What is being asked → Print the range of lines that opens with the line containing "Between parked car" and closes with the last line of the listing. Include both ends; print nothing more.

# # # # #

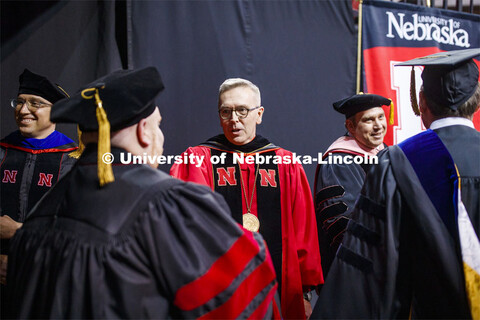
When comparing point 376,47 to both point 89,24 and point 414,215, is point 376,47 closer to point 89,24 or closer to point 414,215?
point 89,24

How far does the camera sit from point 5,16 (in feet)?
12.6

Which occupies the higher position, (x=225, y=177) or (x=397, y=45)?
(x=397, y=45)

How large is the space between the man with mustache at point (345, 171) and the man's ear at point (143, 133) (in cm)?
189

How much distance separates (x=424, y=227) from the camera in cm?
173

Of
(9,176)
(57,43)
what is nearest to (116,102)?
(9,176)

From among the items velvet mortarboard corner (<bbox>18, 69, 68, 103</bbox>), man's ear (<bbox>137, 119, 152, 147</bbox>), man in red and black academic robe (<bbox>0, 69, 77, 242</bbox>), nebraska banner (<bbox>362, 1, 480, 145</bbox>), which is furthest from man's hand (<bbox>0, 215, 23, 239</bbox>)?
nebraska banner (<bbox>362, 1, 480, 145</bbox>)

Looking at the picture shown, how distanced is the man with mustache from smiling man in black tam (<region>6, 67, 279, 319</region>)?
166cm

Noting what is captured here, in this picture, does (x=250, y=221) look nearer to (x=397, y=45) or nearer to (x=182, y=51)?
(x=182, y=51)

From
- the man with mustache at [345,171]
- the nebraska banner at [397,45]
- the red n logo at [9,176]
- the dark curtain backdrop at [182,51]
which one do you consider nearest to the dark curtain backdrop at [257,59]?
the dark curtain backdrop at [182,51]

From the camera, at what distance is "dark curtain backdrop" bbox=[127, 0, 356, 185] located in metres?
3.88

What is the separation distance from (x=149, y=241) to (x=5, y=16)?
11.5ft

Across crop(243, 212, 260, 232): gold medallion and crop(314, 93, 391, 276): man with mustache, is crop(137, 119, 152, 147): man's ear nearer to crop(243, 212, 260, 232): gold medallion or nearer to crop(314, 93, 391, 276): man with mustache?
crop(243, 212, 260, 232): gold medallion

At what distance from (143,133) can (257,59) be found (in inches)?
118

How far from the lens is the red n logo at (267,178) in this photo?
2910 millimetres
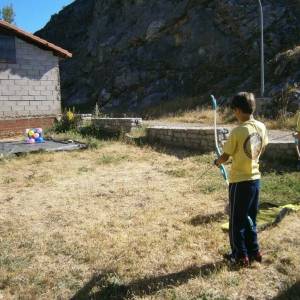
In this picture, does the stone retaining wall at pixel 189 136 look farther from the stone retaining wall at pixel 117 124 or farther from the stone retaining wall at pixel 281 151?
the stone retaining wall at pixel 281 151

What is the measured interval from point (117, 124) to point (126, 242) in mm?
9507

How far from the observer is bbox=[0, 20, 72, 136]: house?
52.6ft

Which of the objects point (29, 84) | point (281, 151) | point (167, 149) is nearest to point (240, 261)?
point (281, 151)

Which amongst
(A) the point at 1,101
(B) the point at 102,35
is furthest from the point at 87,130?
(B) the point at 102,35

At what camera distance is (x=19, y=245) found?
16.9 feet

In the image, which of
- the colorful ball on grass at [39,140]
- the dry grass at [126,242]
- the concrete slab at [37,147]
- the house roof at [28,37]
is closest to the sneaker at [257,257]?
the dry grass at [126,242]

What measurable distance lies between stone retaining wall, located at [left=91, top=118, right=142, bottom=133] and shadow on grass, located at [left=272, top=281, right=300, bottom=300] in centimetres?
1027

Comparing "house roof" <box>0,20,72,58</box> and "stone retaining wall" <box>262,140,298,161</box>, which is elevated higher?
"house roof" <box>0,20,72,58</box>

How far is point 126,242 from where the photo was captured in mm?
5066

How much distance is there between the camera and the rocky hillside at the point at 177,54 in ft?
76.0

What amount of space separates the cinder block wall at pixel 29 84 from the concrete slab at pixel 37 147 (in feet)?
10.6

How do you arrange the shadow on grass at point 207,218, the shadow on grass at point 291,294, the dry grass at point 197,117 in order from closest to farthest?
the shadow on grass at point 291,294 → the shadow on grass at point 207,218 → the dry grass at point 197,117

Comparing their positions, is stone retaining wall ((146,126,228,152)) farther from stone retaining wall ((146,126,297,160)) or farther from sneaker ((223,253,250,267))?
sneaker ((223,253,250,267))

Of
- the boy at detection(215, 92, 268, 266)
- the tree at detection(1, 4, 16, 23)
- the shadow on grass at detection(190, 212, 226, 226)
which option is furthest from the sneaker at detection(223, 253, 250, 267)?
the tree at detection(1, 4, 16, 23)
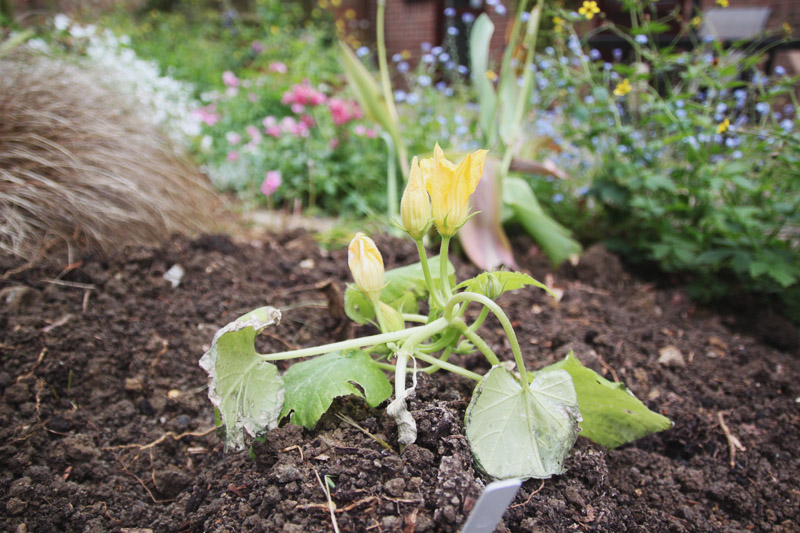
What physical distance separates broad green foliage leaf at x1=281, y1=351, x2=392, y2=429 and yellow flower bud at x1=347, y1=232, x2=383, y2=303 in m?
0.13

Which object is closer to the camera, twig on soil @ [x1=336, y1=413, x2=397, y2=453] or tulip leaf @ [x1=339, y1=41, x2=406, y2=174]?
twig on soil @ [x1=336, y1=413, x2=397, y2=453]

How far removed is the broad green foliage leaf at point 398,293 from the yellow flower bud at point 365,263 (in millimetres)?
90

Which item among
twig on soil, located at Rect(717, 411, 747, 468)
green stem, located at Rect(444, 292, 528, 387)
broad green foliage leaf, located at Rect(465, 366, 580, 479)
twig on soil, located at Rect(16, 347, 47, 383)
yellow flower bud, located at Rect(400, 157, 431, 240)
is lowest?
twig on soil, located at Rect(717, 411, 747, 468)

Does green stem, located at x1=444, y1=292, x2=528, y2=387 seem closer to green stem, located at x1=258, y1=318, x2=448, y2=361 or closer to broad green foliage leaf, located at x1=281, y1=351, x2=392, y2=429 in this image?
green stem, located at x1=258, y1=318, x2=448, y2=361

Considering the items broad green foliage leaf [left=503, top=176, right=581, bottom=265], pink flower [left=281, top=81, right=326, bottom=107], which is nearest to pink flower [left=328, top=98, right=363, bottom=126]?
pink flower [left=281, top=81, right=326, bottom=107]

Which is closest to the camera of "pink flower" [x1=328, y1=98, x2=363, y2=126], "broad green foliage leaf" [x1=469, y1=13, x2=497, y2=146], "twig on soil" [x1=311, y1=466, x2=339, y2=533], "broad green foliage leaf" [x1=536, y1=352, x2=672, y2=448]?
"twig on soil" [x1=311, y1=466, x2=339, y2=533]

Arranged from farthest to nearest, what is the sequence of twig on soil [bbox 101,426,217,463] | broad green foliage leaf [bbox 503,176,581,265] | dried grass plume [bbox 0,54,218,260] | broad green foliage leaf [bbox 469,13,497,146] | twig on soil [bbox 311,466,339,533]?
broad green foliage leaf [bbox 469,13,497,146] → broad green foliage leaf [bbox 503,176,581,265] → dried grass plume [bbox 0,54,218,260] → twig on soil [bbox 101,426,217,463] → twig on soil [bbox 311,466,339,533]

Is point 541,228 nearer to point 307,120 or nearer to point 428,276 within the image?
point 428,276

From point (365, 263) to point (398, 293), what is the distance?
209 mm

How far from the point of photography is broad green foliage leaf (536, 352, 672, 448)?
100cm

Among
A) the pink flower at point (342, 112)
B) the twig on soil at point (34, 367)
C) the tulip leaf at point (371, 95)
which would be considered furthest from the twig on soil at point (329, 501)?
the pink flower at point (342, 112)

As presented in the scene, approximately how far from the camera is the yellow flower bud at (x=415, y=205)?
894 mm

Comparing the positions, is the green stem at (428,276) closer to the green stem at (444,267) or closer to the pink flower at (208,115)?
the green stem at (444,267)

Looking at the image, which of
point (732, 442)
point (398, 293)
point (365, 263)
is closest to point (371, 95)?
point (398, 293)
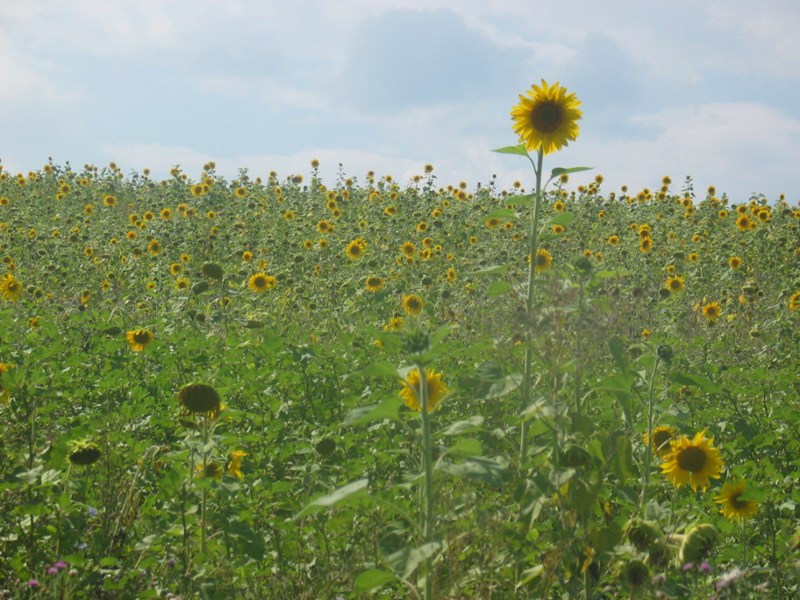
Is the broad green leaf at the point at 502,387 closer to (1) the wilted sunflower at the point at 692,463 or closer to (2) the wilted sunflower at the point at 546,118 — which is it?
(1) the wilted sunflower at the point at 692,463

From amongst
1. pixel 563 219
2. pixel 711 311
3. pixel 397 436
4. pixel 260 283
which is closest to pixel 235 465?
pixel 397 436

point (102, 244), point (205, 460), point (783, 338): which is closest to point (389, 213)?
point (102, 244)

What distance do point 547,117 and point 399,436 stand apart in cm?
155

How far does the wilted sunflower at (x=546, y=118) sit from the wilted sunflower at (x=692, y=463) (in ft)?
4.06

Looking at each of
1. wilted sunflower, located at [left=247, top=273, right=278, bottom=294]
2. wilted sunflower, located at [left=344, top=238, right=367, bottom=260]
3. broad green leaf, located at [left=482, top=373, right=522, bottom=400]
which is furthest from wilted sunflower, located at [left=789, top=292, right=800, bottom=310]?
broad green leaf, located at [left=482, top=373, right=522, bottom=400]

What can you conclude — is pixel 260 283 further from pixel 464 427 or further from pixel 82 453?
pixel 464 427

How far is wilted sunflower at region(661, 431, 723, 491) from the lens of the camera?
277 centimetres

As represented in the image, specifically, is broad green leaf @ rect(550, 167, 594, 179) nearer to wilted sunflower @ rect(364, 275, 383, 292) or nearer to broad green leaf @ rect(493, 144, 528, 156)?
broad green leaf @ rect(493, 144, 528, 156)

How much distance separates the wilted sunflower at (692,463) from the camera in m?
2.77

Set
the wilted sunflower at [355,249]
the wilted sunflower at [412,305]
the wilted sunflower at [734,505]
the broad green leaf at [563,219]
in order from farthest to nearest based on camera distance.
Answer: the wilted sunflower at [355,249], the wilted sunflower at [412,305], the wilted sunflower at [734,505], the broad green leaf at [563,219]

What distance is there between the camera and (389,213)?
37.6 feet

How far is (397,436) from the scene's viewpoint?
11.8ft

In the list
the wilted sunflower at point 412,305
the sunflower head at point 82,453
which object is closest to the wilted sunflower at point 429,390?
the sunflower head at point 82,453

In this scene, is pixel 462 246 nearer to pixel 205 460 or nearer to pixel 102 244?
pixel 102 244
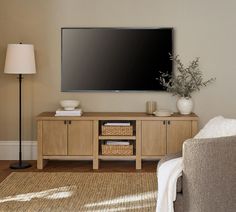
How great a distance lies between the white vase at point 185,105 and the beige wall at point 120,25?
25 centimetres

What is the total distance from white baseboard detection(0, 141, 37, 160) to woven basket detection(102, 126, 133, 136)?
100 centimetres

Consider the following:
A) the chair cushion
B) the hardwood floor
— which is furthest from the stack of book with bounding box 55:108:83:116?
the chair cushion

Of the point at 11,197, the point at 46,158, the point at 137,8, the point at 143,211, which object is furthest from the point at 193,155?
the point at 137,8

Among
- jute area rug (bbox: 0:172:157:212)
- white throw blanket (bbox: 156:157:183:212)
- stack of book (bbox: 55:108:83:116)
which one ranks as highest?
stack of book (bbox: 55:108:83:116)

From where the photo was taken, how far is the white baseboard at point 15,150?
212 inches

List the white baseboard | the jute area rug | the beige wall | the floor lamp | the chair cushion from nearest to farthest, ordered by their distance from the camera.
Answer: the chair cushion
the jute area rug
the floor lamp
the beige wall
the white baseboard

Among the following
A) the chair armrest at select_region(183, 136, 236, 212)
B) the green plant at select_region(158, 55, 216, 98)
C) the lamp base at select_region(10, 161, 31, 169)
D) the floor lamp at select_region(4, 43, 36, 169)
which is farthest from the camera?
the green plant at select_region(158, 55, 216, 98)

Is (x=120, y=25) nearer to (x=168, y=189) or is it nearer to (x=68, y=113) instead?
(x=68, y=113)

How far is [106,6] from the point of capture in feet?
17.2

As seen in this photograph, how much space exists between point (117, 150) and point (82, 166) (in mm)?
478

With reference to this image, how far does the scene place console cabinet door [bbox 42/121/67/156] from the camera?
493cm

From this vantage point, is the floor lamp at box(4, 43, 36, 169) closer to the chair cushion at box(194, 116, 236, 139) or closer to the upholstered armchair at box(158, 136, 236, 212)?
the chair cushion at box(194, 116, 236, 139)

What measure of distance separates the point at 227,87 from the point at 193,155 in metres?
2.74

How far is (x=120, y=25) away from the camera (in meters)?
5.25
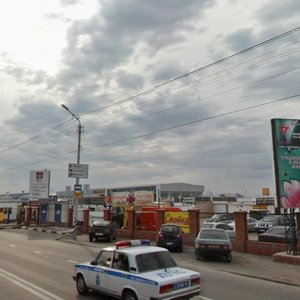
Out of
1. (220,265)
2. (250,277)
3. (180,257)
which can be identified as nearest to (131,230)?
(180,257)

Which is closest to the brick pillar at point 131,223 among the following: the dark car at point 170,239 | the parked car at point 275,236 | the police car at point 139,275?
the dark car at point 170,239

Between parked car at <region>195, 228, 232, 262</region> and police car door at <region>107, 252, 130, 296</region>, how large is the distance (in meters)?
11.2

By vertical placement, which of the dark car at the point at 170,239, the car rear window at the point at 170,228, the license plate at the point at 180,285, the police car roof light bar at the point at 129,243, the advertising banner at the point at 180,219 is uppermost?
the advertising banner at the point at 180,219

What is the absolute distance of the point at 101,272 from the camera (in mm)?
10422

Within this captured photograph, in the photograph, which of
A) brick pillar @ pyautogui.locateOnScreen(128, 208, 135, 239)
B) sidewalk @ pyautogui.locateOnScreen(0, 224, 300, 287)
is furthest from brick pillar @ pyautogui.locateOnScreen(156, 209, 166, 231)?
sidewalk @ pyautogui.locateOnScreen(0, 224, 300, 287)

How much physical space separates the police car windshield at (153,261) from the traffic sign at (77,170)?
83.7ft

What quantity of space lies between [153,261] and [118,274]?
2.88 ft

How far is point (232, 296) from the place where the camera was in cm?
1148

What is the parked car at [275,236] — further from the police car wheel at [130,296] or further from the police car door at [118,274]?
the police car wheel at [130,296]

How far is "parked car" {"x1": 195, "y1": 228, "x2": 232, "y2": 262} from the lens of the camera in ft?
67.1

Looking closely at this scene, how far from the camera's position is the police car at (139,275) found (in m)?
8.80

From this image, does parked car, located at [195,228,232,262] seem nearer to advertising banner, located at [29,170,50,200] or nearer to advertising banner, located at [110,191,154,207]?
advertising banner, located at [110,191,154,207]

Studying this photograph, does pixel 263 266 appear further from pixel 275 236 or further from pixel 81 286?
pixel 81 286

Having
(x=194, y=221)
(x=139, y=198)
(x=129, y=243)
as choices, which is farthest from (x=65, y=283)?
(x=139, y=198)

# # # # #

Correct answer →
Between parked car at <region>195, 228, 232, 262</region> and police car door at <region>107, 252, 130, 296</region>, how large is the distance (in meters)?
11.2

By vertical placement, which of the dark car at the point at 170,239, the car rear window at the point at 170,228, the license plate at the point at 180,285, the police car roof light bar at the point at 129,243, the advertising banner at the point at 180,219 is uppermost?
the advertising banner at the point at 180,219

What is the absolute distance of the point at 101,272 from the camera (in mm)?
10422

Within this captured photograph, in the photograph, which of
A) brick pillar @ pyautogui.locateOnScreen(128, 208, 135, 239)
B) sidewalk @ pyautogui.locateOnScreen(0, 224, 300, 287)
is furthest from brick pillar @ pyautogui.locateOnScreen(156, 209, 166, 231)?
sidewalk @ pyautogui.locateOnScreen(0, 224, 300, 287)

How much physical space separates the police car windshield at (153,261) from the traffic sign at (77,170)?
83.7ft

What quantity of space lies between [153,261] and [118,274]?
2.88 ft

How far is point (232, 296) from the place where the camera was in cm?
1148

What is the parked car at [275,236] — further from the police car wheel at [130,296] or further from the police car door at [118,274]?
the police car wheel at [130,296]

How far is "parked car" {"x1": 195, "y1": 228, "x2": 232, "y2": 262} from the lens of the camera in ft?
67.1

Looking closely at this scene, how far from the camera's position is the police car at (139,275) found (in m)?
8.80

From this image, does parked car, located at [195,228,232,262] seem nearer to advertising banner, located at [29,170,50,200] or nearer to advertising banner, located at [110,191,154,207]?
advertising banner, located at [110,191,154,207]

Studying this photograph, does pixel 263 266 appear further from pixel 275 236 or further from pixel 81 286?
pixel 81 286

Having
(x=194, y=221)
(x=139, y=198)
(x=129, y=243)
as choices, which is farthest from (x=65, y=283)?
(x=139, y=198)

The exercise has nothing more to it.